Es war der 1. Januar des Jahres 1757. Abends um zehn Uhr setzte sich der Wind in Nordwesten. Er wuchs zu einem fliegenden Sturm an, und unser Schiff wurde vom Anker getrieben. Ehe wir uns dessen versahen, saß es auf einer Bank fest. Die Sturzwogen rollten unaufhörlich über das Fahrzeug hinweg und schäumten bis hoch an die Masten. Das Schiff war scharf im Kiel gebaut. So oft daher eine Welle sich verlief, fiel es so tief auf die Seite, daß die Masten beinahe das Wasser berührten. Gleichwohl wurden wir dank Gottes Barmherzigkeit nicht von Bord gespült. Diese gefährliche Lage dauerte wohl vier bis fünf Minuten, bis endlich eine besonders hohe und mächtige Welle uns hob und mit sich über die Bank schleuderte.

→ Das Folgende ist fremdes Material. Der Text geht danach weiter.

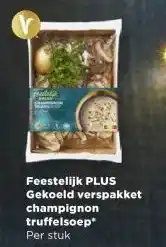 PLUS Feestelijk PLUS Gekoeld verspakket champignon truffelsoep aanbieding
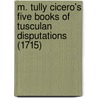 M. Tully Cicero's Five Books Of Tusculan Disputations (1715) door Marcus Tullius Cicero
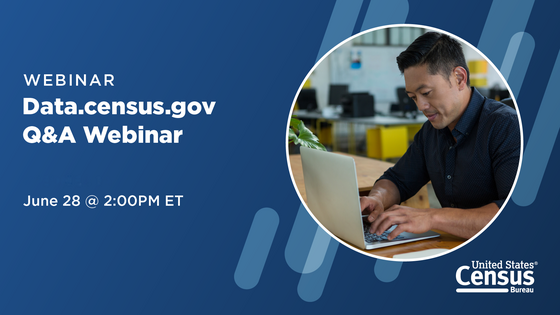 Webinar: Census Data Platform Q&A; June 28 @ 2:00PM ET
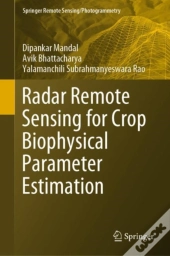 Radar Remote Sensing For Crop Biophysical Parameter Estimation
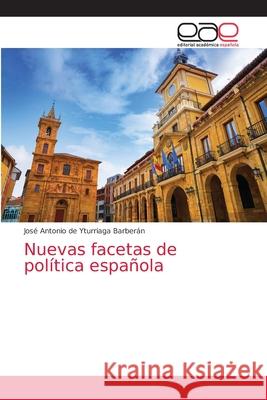 Nuevas facetas de política española José Antonio de Yturriaga Barberán 9786203037234 Editorial Academica Espanola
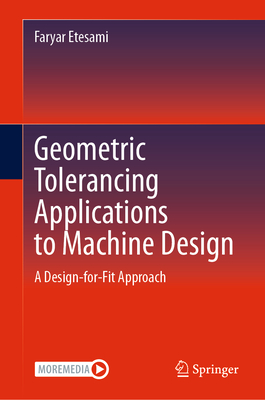 Geometric Tolerancing Standard to Machine Design: A Design-For-Fit Approach - Etesami, Faryar
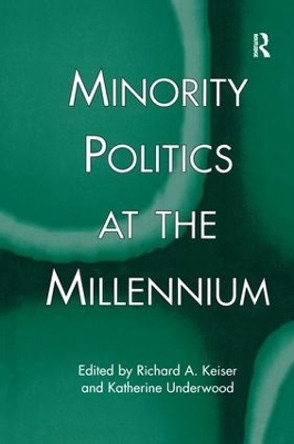 Minority Politics at the Millennium by Richard A. Keiser 9781138995901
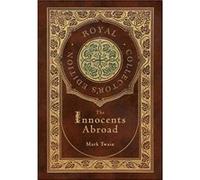 The Innocents Abroad Royal Collectors Edition Case Laminate Hardcover with Jacket - Mark Twain - Engage Books - Livre en Anglais Mark TwainMark Twain (Auteur)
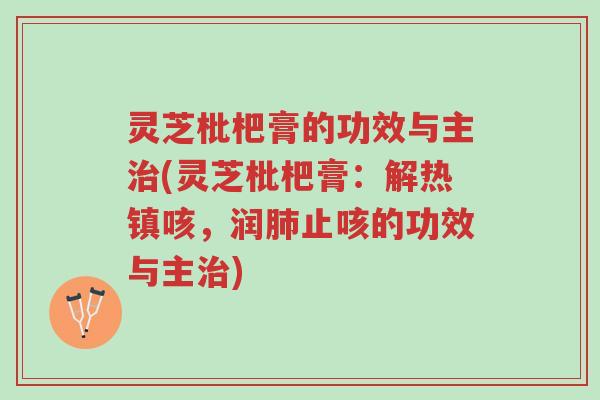灵芝枇杷膏的功效与主治(灵芝枇杷膏:解热镇咳,润肺止咳的功效与主治)-第1张图片-超越 灵芝枇杷膏的功效与主治(灵芝枇杷膏:解热镇咳,润肺止咳的功效与主治)-第1张图片-超越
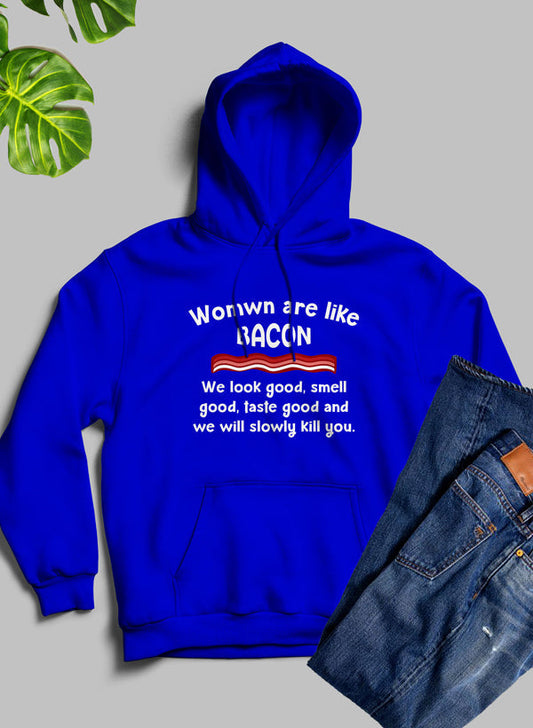 Women Are Like Bacon Hoodie-0
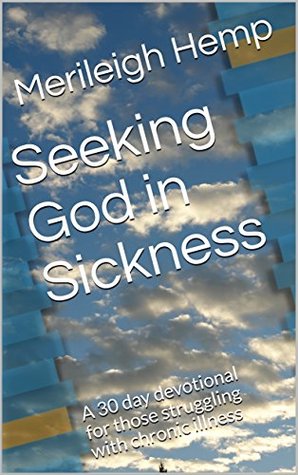 Read Seeking God in Sickness: A 30 day devotional for those struggling with chronic illness - Merileigh Hemp file in PDF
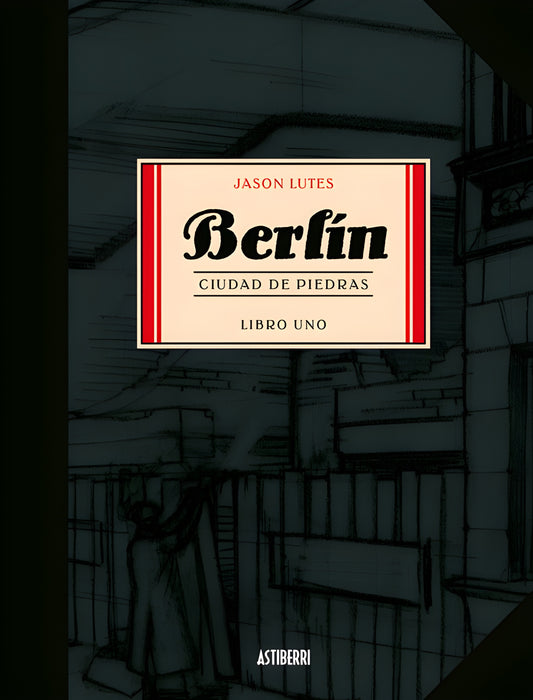 BERLÍN 1. CIUDAD DE PIEDRAS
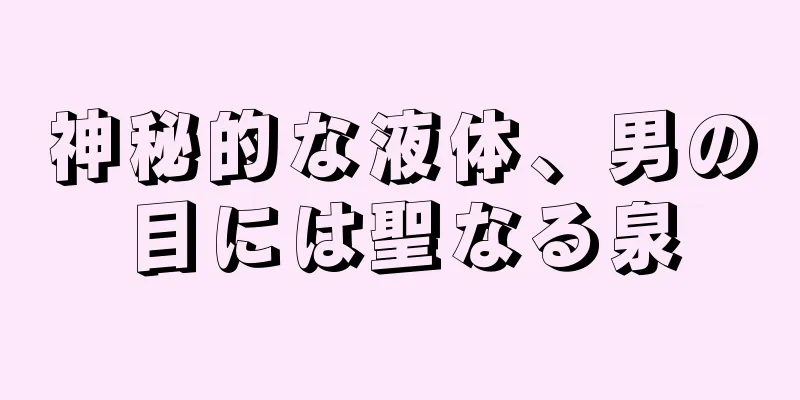 神秘的な液体、男の目には聖なる泉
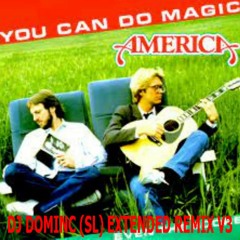 America - You Can Do Magic (DJ DOMINIC (SL) EXTENDED REMIX V3)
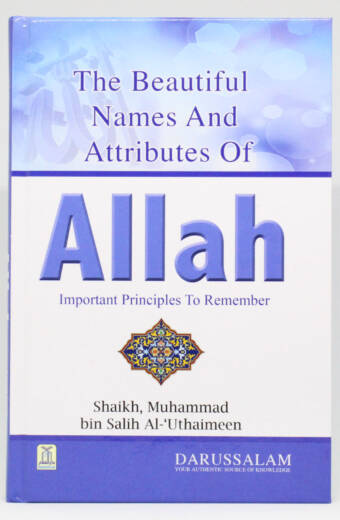 The Beautiful Names And Attributes of Allah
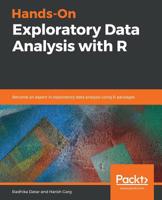 Hands-On Exploratory Data Analysis with R : Become an Expert in Exploratory Data Analysis Using R Packages 178980437X Book Cover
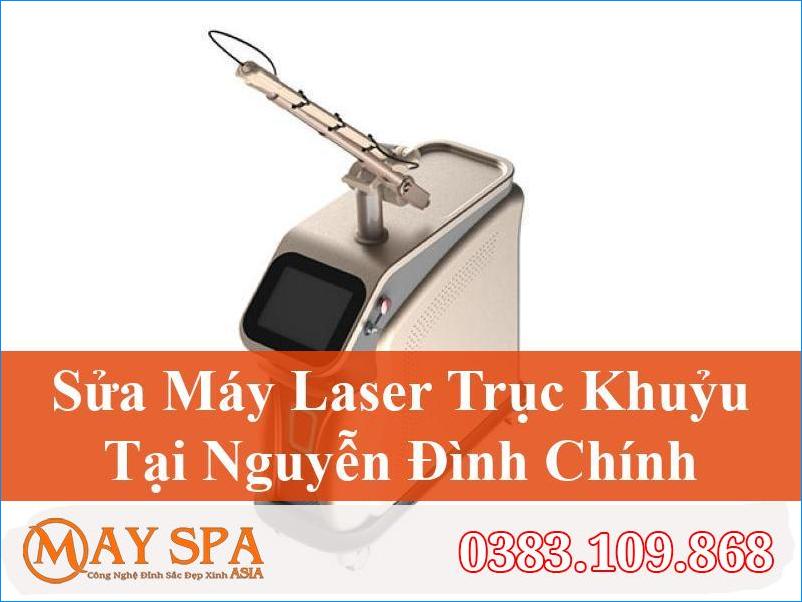 Sửa Máy Laser Trục Khuỷu Nguyễn Đình Chính Chuyên Nghiệp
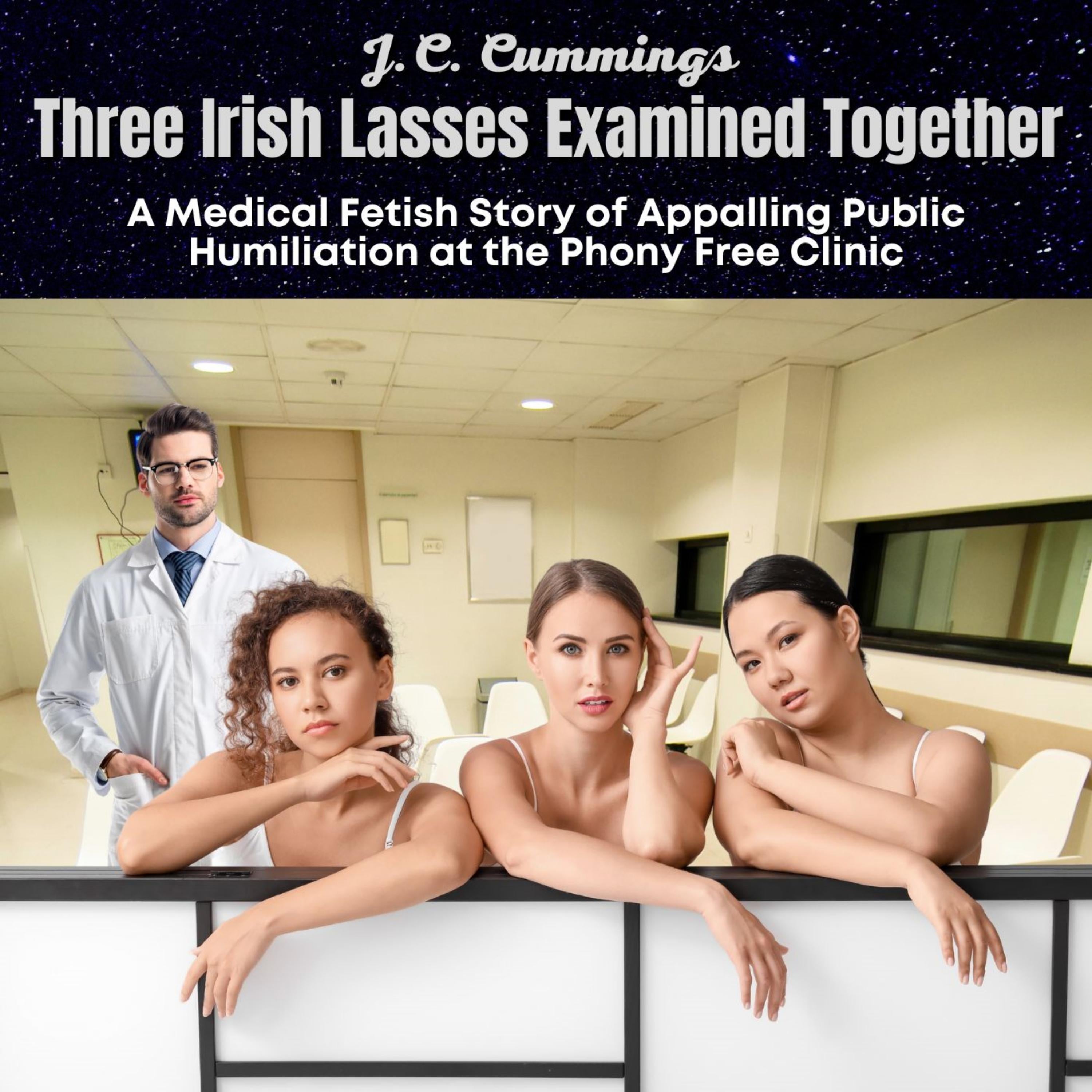 Three Irish Lasses Examined Together: A Medical Fetish Story of Appalling Public Humiliation at the Phony Free Clinic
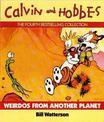 Weirdos From Another Planet: Calvin & Hobbes Series: Book Six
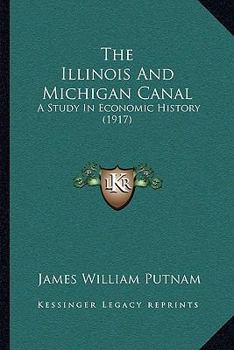 Paperback The Illinois And Michigan Canal: A Study In Economic History (1917) Book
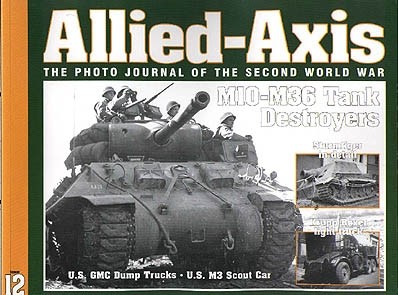 Allied-Axis 12: M10-M36, Sturmtiger, Krupp Boxer, CCKW-353, M3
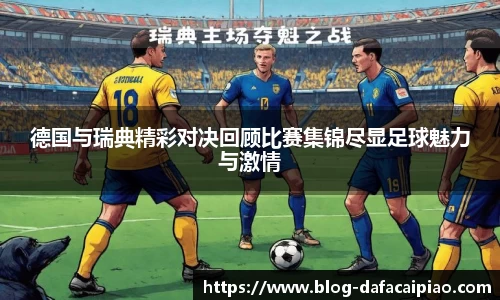 德国与瑞典精彩对决回顾比赛集锦尽显足球魅力与激情
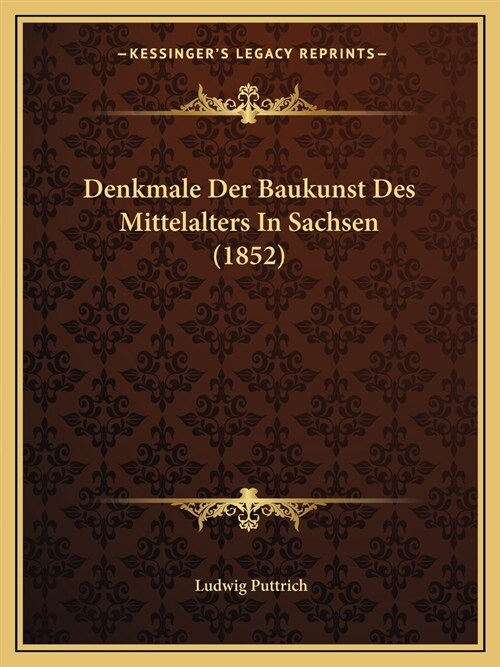 Denkmale Der Baukunst Des Mittelalters In Sachsen (1852) (Paperback)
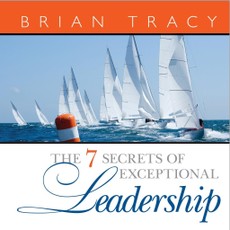 The 7 Secrets of Exceptional Leadership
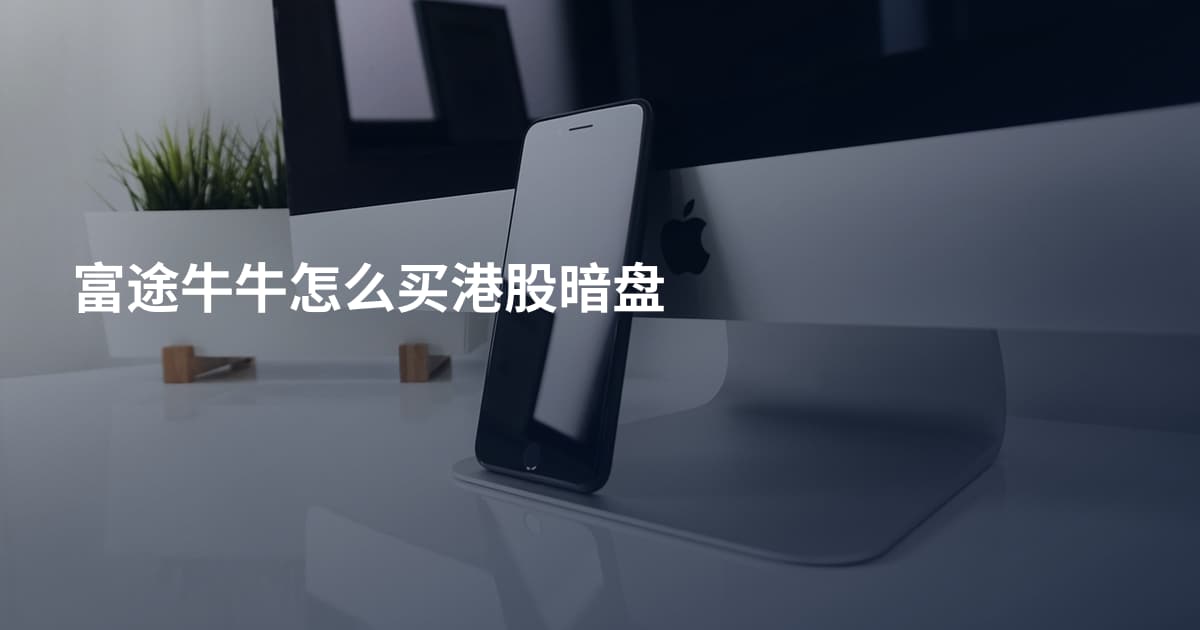 富途牛牛怎么买港股暗盘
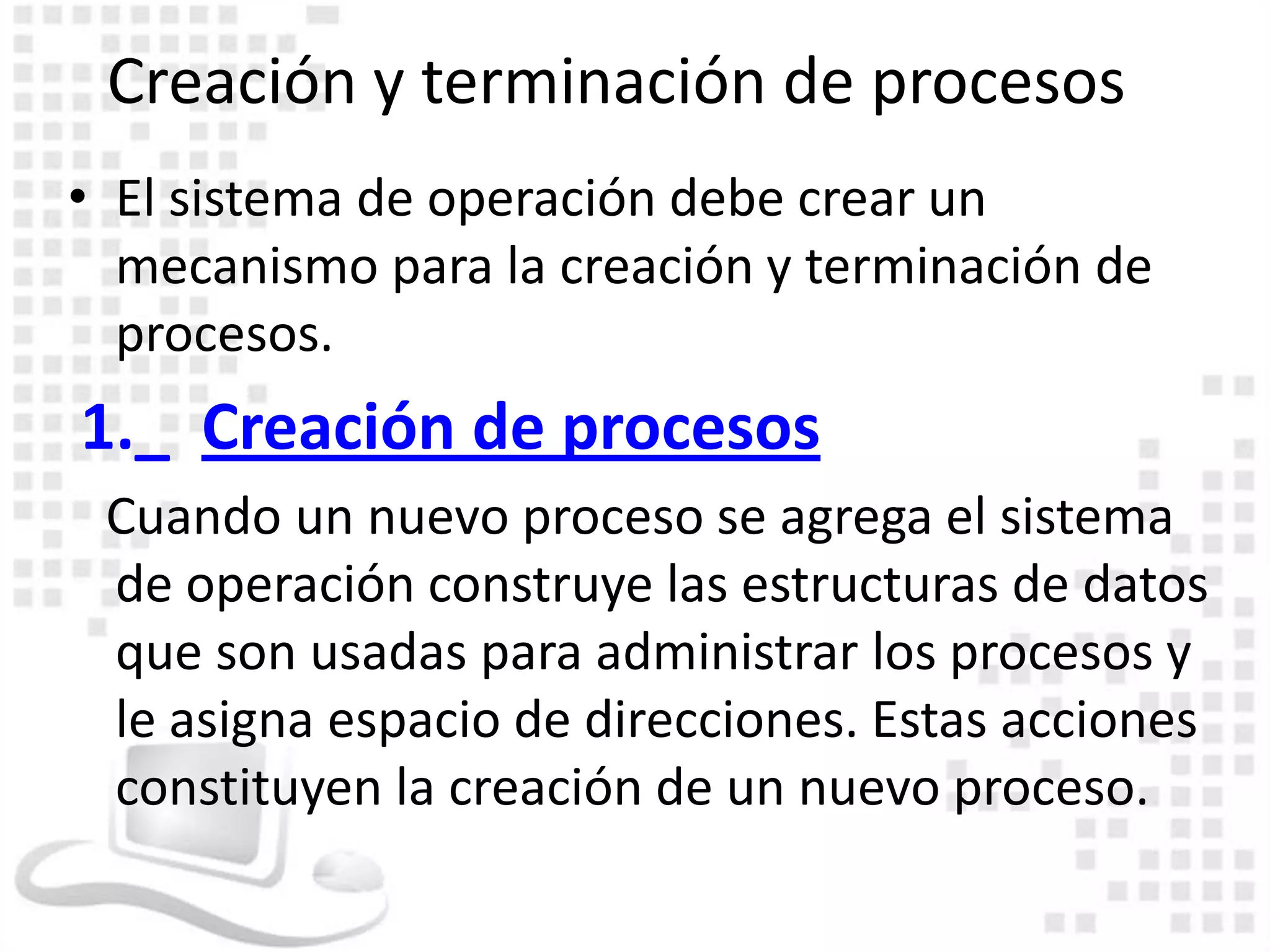 Creación y terminación de procesos
• El sistema de operación debe crear un
  mecanismo para la creación y terminación de
  procesos.
1._ Creación de procesos
 Cuando un nuevo proceso se agrega el sistema
 de operación construye las estructuras de datos
 que son usadas para administrar los procesos y
 le asigna espacio de direcciones. Estas acciones
 constituyen la creación de un nuevo proceso.
 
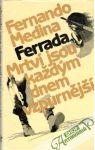 Ferrada Fernando Medina - Mrtví jsou každým dnem vzpurnější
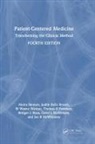 Judith Belle Brown, Brown Judith Belle, Thomas Freeman, Ian R. McWhinney, McWhinney Ian R., Carol L. McWilliam... - Patient-Centered Medicine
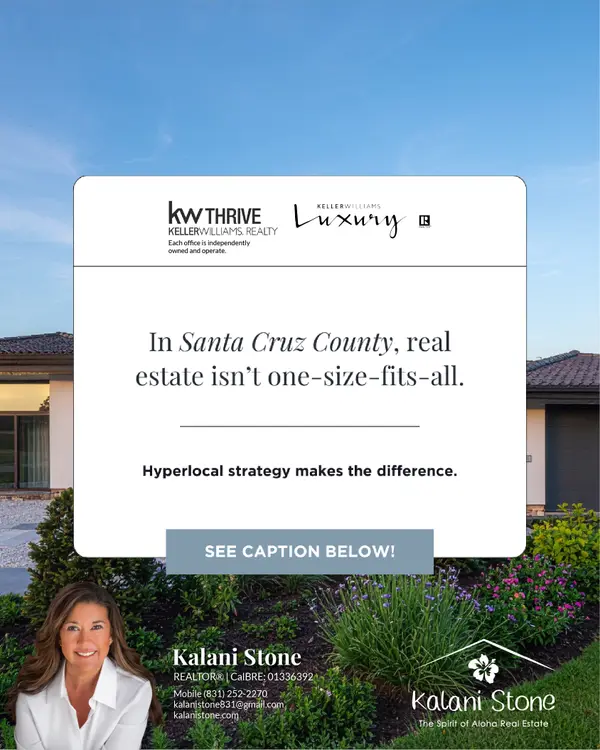 Why Hyperlocal Strategy Matters in Santa Cruz County Real Estate,Kalani Stone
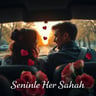 Seninle Her Sabah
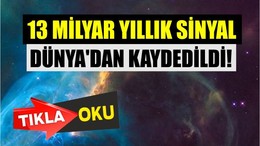 13 Milyar Yıllık Sinyal Dünya’dan Yakalandı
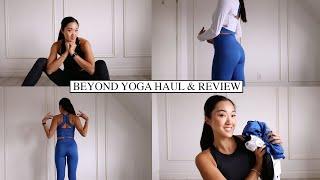 BEYOND YOGA: Haul & Review (Worth The Hype? Fit?)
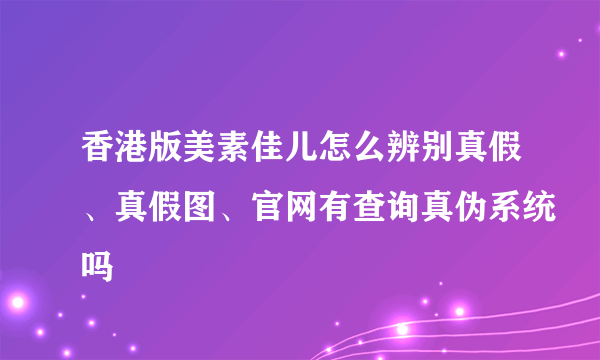 香港版美素佳儿怎么辨别真假、真假图、官网有查询真伪系统吗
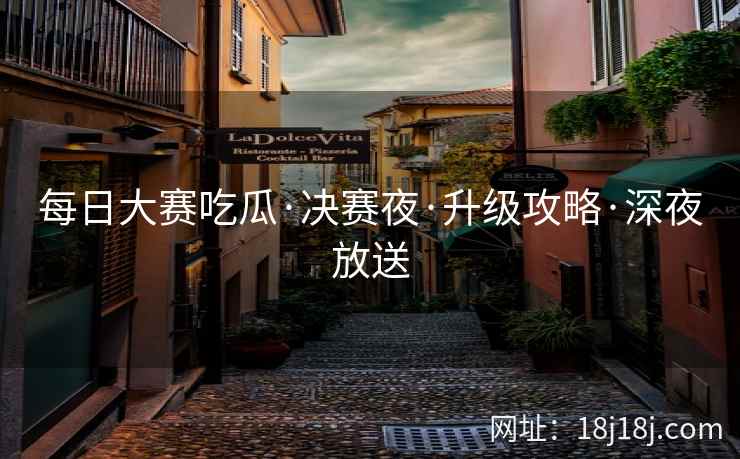 每日大赛吃瓜·决赛夜·升级攻略·深夜放送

So gelangten wir zwar für einen Augenblick wieder in fahrbares Wasser, doch wenig später jagte der Sturm unser Fahrzeug vollends auf den Strand. Der Schiffer mit seinen beiden Leuten befand sich zufällig auf dem niedriger liegenden Hinterteile des Schiffes, während wir drei Passagiere uns vorne in der Höhe befanden und den Fockmast umklammert hielten, um nicht von den spülenden Wogen mit fortgerissen zu werden.

Die Nacht war ziemlich dunkel; auf dem Land lag Schnee, und rings um uns her schäumte die Brandung. Da aus diesem Grunde alles weiß war, ließ es sich nicht unterscheiden, wie nahe oder wie fern wir dem trockenen Ufer sein mochten. Ich nahm nun einen Augenblick wahr, wo das Verdeck nach vorne frei vom Wasser war, und kroch an dem langen Bugspriet hinan, das nach dem Strande hin gerichtet stand. Da sah ich nun deutlich, daß jedesmal, wenn die See zurücktrat, das Ufer kaum eine Schiffslänge von uns entfernt war.

Jetzt schien mir eine Rettung möglich. Ich kletterte behutsam zu meinen Gefährten zurück und teilte ihnen meine glückliche Entdeckung mit. Sobald die nächste Welle weit genug zurück sei, wollte ich mich schnell an einem Tau hinablassen. Wenn ich festen Boden unter mir fühlte, sollten sie meinem Beispiel getrost folgen. Auch dem Schiffer und seinen beiden Leuten schrie ich zu, sich auf diesem Wege zu retten. Allein das Sturm- und Wellengebrause war zu mächtig, als daß ich hätte verstanden werden können.